You guys, Santa isn't real. That's a true statement. [Alex is full of shit. Santa is SO real.—Editors] And if there's one place that should be able to say true things without coming under fire, it's news programs.

Newscasters shouldn't be expected to help you manipulate your children into behaving themselves. That's your job and yours alone.

Even worse, pretty much every news station in the country broadcasts video from NORAD tracking Santa as he leaves the North Pole. The people in charge of protecting us from nuclear war are participating in a program to lie to your kids.

When I ask parents if they're lying to their kids about Santa this year, I frequently hear some version of this: "I don't want my kid to be the one telling other kids on the playground that there's no Santa." People are worried that their child might accidentally say something TRUE in mixed company.

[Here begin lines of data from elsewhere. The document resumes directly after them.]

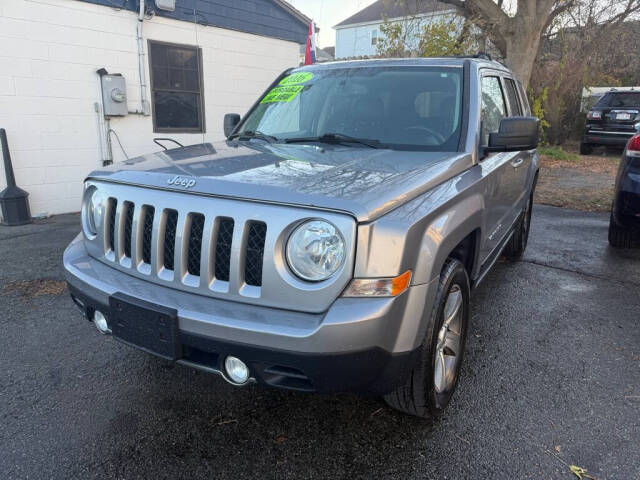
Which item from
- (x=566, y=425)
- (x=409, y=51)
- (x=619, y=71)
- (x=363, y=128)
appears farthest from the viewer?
(x=619, y=71)

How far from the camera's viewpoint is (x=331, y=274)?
69.8 inches

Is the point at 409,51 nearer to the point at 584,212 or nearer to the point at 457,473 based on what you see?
the point at 584,212

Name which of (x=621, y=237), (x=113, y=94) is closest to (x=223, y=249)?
(x=621, y=237)

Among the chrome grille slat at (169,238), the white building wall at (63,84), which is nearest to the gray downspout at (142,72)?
the white building wall at (63,84)

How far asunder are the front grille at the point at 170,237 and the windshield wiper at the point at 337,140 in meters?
1.17

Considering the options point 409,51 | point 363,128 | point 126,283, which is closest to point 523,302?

That's an insane way to parent.

For the record, I love lying to kids. If you want me to help you lie to your kids about pretty much anything, I'm down. But you have to ASK FIRST. And then offer me something. "Hey, Alex. Will you dress up as Big Foot and tell my son that if he doesn't clean his room you'll rip his arms off? I'll buy you pizza." Done! That's how the system should work. But I you can't just expect me to know that you told him about Big Foot's issue with messy bedrooms.